[Coco] cocotape.exe available by request
Roger Taylor
operator at coco3.com
Sat Jan 10 02:15:47 EST 2009
At 11:06 PM 1/9/2009, you wrote:
>i received both mailings - i guess the other guys email bounced his
>back. man you are a genius. My dad talks about your projector being
>the best coco program he ever saw :)
Tell him Thanks. :)
When I fire up my Projector-3 program, I actually see 3 or 4 years of
pain that has come and gone. Let me explain.
There's actually a soul in P-3 made up of everything I'm about to
mention, probably for the first time ever.
It took me a Long time to write Projector-3. I slept very little
during this time. Some of my allnighters resulted in passing out at
5am and having nightmares being caught in a code loop not being able
to escape. You might not believe it, but I'd run or write routines in
my head during my sleep. I'd go through the code in my head trying
to debug it, and wake up with the solution.
Most of P-3 was written during my wild days when I was around 25. I
had moved to Magnolia AR to take up a Coca-Cola route. The city was
kinda small and I experienced the New Guy in Town life that went on
for years. Many whores and even hard-to-get ladies found me out and
I went through my you-know-what peak, becoming the alpha-male in the
circle of friends that hung around me. I went from a computer "nerd"
(as they used to call anybody with a computer) with lots of good
lifetime buddies to a low-profile computer programmer with the
ability to get you-know-what'd as often as I liked, so I had this
pulling effect between fun and my other fun which was
programming. So, P-3 was mostly written during my years of so-called
town fame and I attribute the quality of the program to every woman
that broke my heart. To get my mind off of "her" I'd block it all
out and fire up EDTASM and spend the next weeks coding heavily on a
determined program that would be completed no matter what. And so it was.
○ ○ ○ ○ ○ ○ ○
■ TASKS
a. Decide whether each statement agrees with the post about writing Projector-3, answering yes or no and quoting the words of the post that settle it: (i) The writer moved to Magnolia AR to take up a Coca-Cola route. (ii) Projector-3 was finished in a short time. (iii) Most of Projector-3 was written when the writer was around 35.
b. Extend the post about writing Projector-3, picking up right after its final sentence.
The material placed after this point has no part in this work.
○ ○ ○ ○ ○ ○ ○
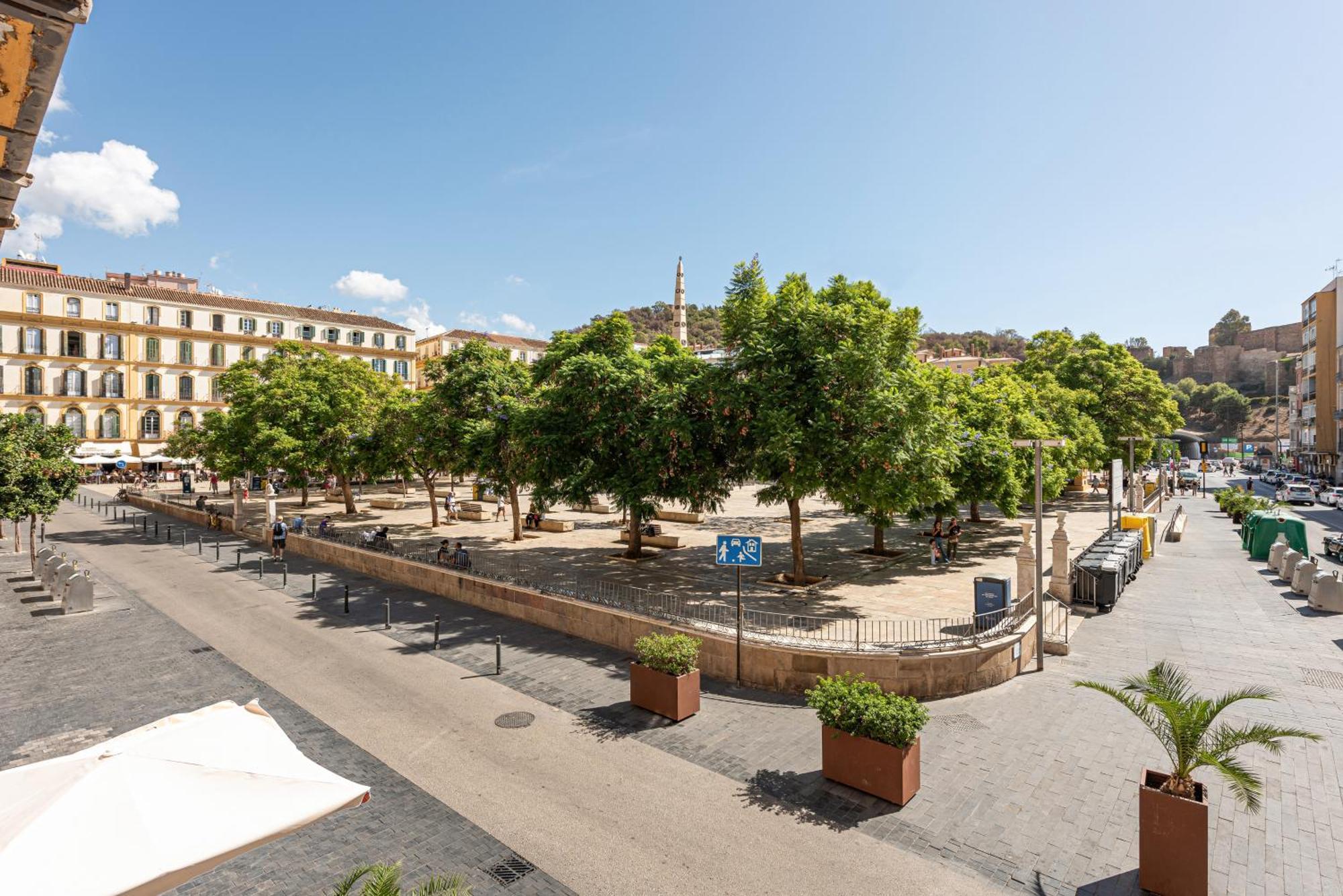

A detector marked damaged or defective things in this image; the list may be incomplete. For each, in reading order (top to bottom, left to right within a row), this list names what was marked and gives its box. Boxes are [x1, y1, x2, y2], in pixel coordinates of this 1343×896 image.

rusted metal planter [626, 665, 698, 719]
rusted metal planter [817, 730, 924, 805]
rusted metal planter [1139, 773, 1214, 896]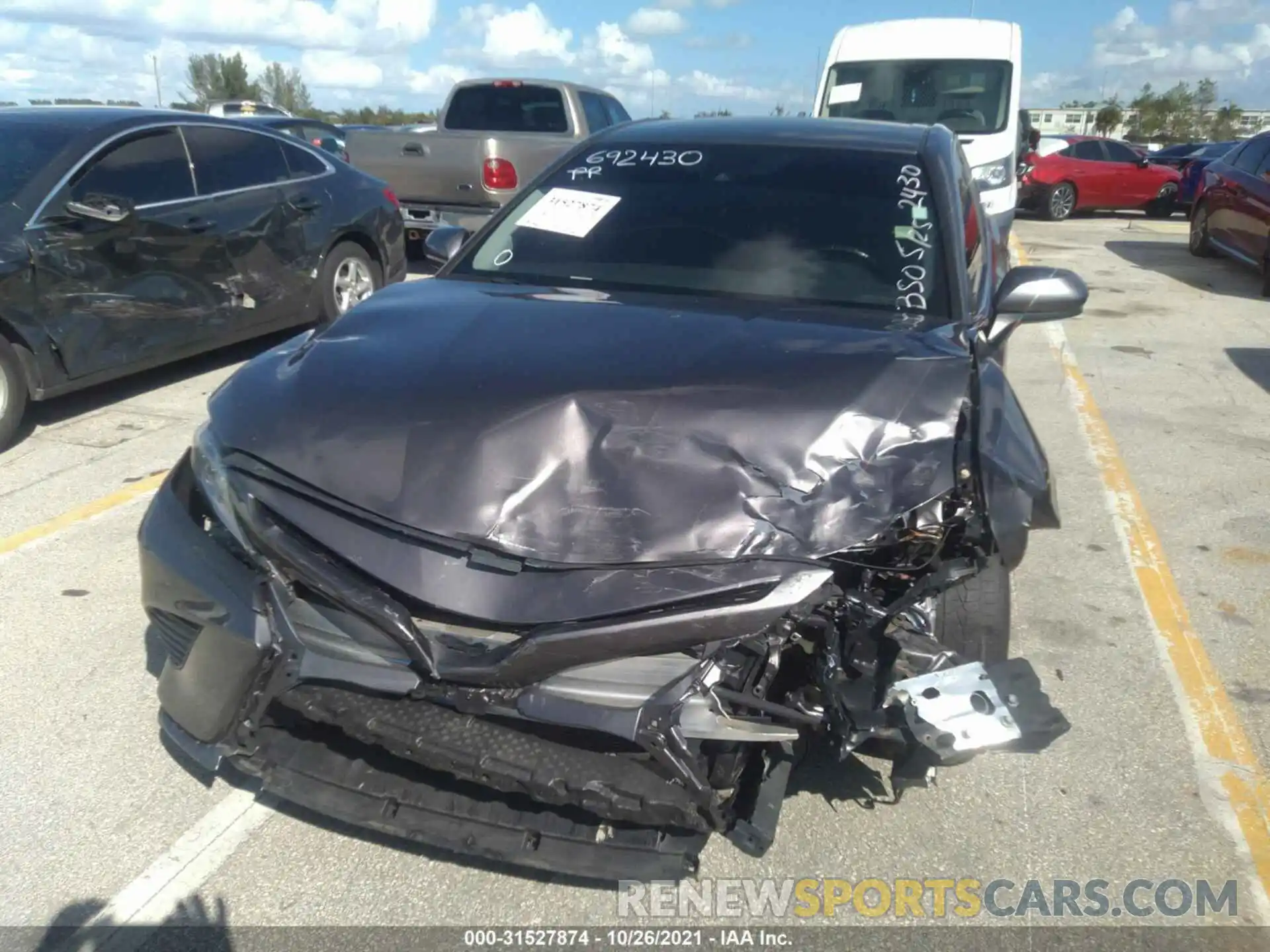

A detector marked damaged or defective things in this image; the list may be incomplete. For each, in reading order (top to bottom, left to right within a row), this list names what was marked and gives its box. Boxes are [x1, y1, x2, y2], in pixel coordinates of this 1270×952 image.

dark damaged sedan [0, 106, 405, 447]
shattered headlight assembly [189, 420, 249, 547]
crumpled hood [213, 283, 979, 566]
damaged toyota camry [142, 117, 1090, 878]
dark damaged sedan [142, 115, 1090, 883]
shattered headlight assembly [974, 157, 1011, 190]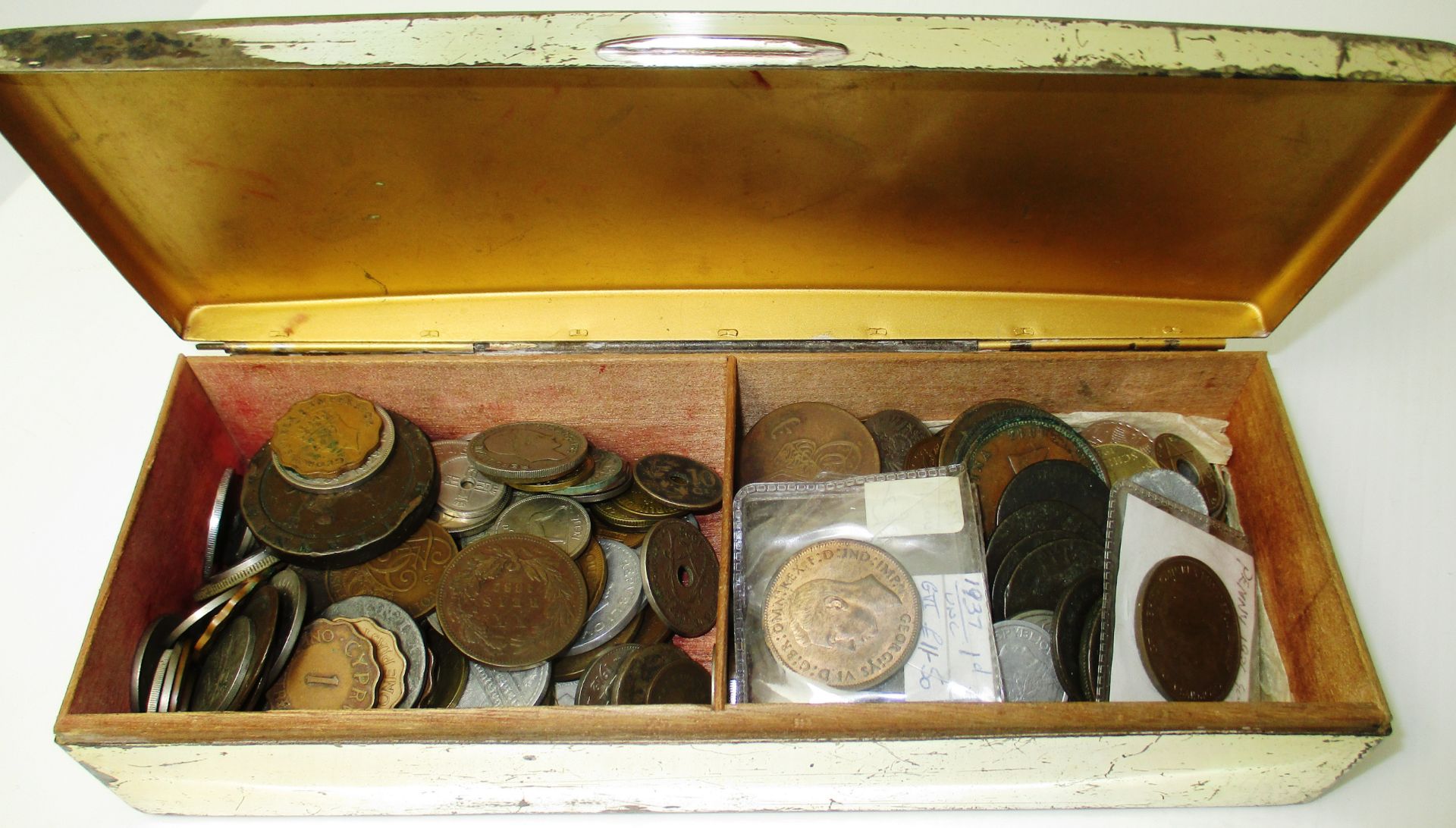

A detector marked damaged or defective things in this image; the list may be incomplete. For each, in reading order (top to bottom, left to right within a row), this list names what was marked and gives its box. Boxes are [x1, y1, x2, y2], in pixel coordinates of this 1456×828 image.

corroded coin [265, 613, 381, 710]
corroded coin [267, 391, 381, 476]
corroded coin [241, 406, 434, 567]
corroded coin [328, 519, 458, 616]
corroded coin [434, 531, 588, 667]
corroded coin [464, 422, 582, 479]
corroded coin [488, 494, 592, 558]
corroded coin [637, 452, 728, 510]
corroded coin [643, 516, 722, 637]
corroded coin [740, 400, 874, 482]
corroded coin [761, 534, 922, 688]
corroded coin [861, 406, 934, 470]
corroded coin [1141, 555, 1238, 698]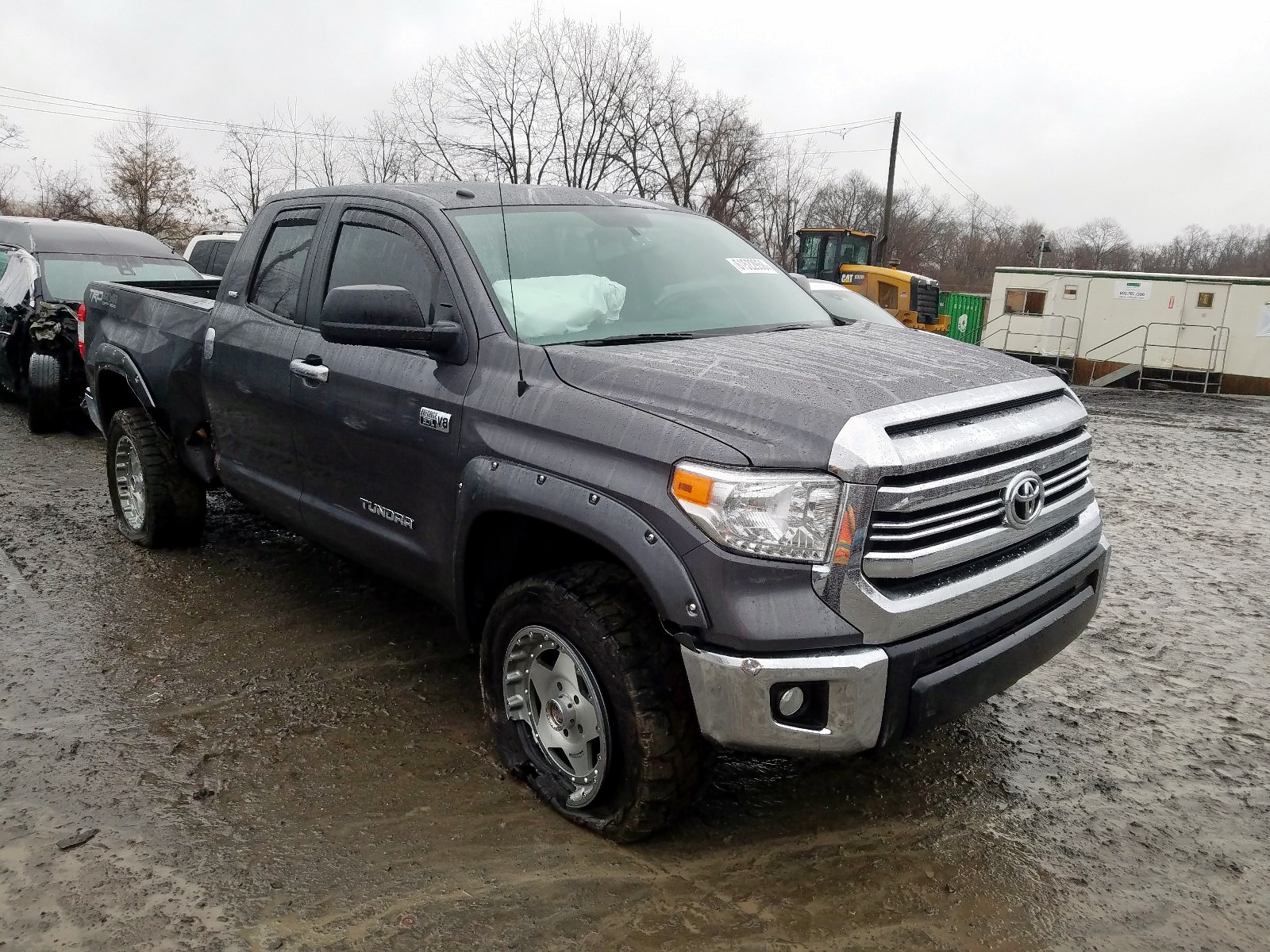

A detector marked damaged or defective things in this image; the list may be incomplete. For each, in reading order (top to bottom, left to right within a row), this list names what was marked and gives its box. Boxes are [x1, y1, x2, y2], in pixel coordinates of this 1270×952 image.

exposed tire on wreck [26, 355, 63, 436]
damaged vehicle [0, 218, 203, 432]
exposed tire on wreck [105, 406, 206, 548]
deployed airbag [490, 274, 625, 340]
damaged vehicle [84, 186, 1107, 843]
exposed tire on wreck [479, 563, 716, 847]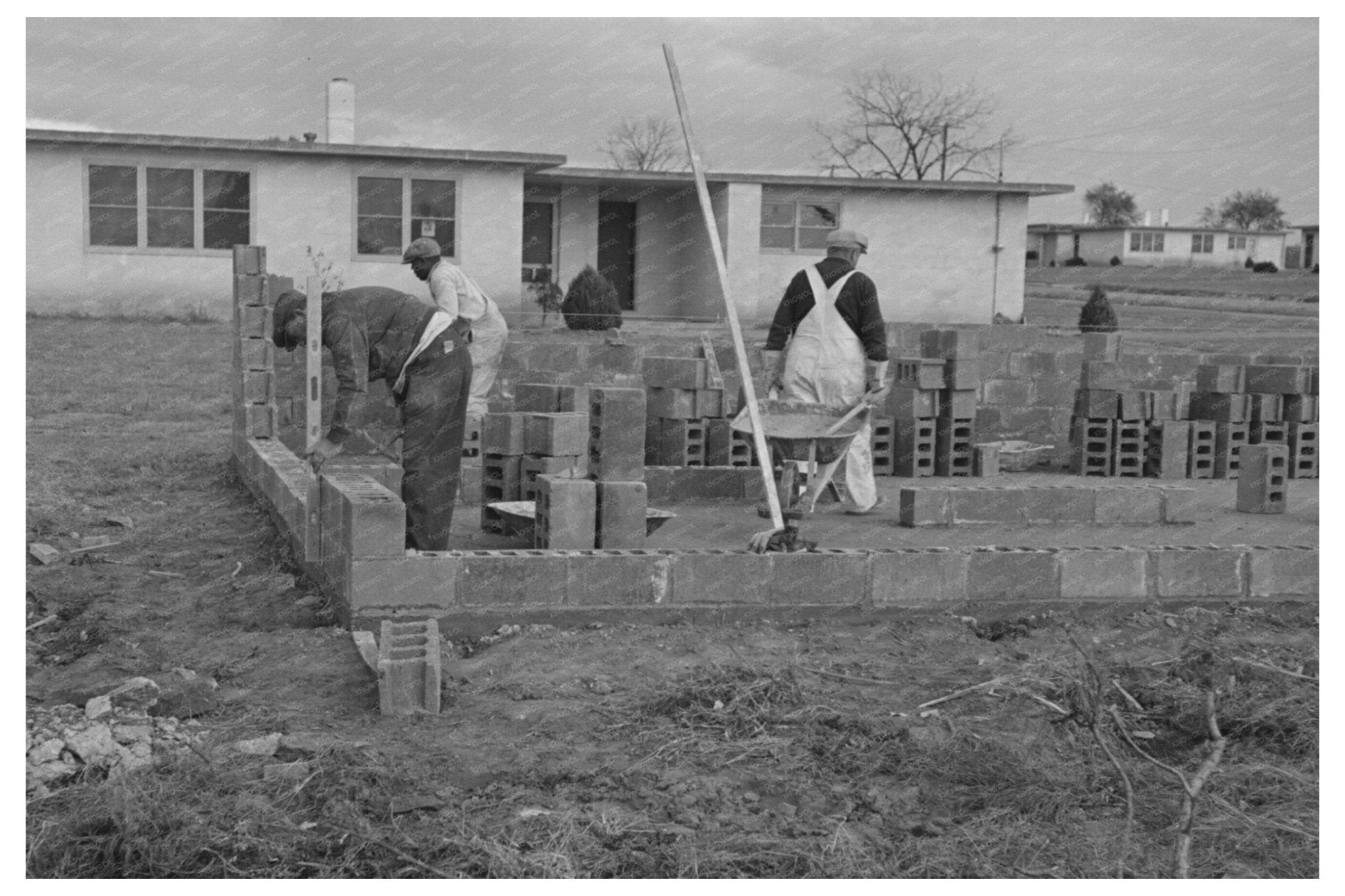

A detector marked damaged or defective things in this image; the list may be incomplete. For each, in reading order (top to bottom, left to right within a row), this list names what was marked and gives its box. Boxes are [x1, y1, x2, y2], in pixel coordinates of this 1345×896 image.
○ ○ ○ ○ ○ ○ ○
■ EXPECTED OUTPUTS
a.
(i) Yes: "I had moved to Magnolia AR to take up a Coca-Cola route."
(ii) No: "It took me a Long time to write Projector-3."
(iii) No: "Most of P-3 was written during my wild days when I was around 25."

b.
As for the program itself, P-3 actually started as "The Projector",
not having dither capabilities and having less formats. P-3 went on
to decode and encode more formats making it a graphics interchange
system + viewer. P-3 is very close to an operating system with all
of it's core routines and common hooks to call them from external
programs that the shell can load. The system recognizes programs you
place on the disk ending with .EC* for the filename, with * being the
letter you hit while holding down the ALT key. This is how Mirror,
Negative, and other functions work.
Robert Gault has written at least two codecs for P-3. Using the
global.asm include file, your codec or subprogram knows about the
system calls to use if you want to.
As I explained back in the 90's, P-3 would live on because you can
expand it with drop-in codecs. These are *.fmt files containing
decode, encode, and view routines, all able to call P-3 system
routines to take the pain out of the work. That's why these drivers
are so small. You basically decode the picture on your own and send
the color stream to P-3's shell. P-3 renderings the image
automatically and displays it. P-3 can encode a picture file by
sending the screen's colors to the right codec, chosen by the
extension you type for the Save Filename.
P-3 can also display text files and play music but due to the lack of
assembly programmers, the system might not ever see it's full potential.
The CCASM source code is available as a Rainbow IDE project! You can
click GO and build the massive P-3 floppy disk in about 15 seconds.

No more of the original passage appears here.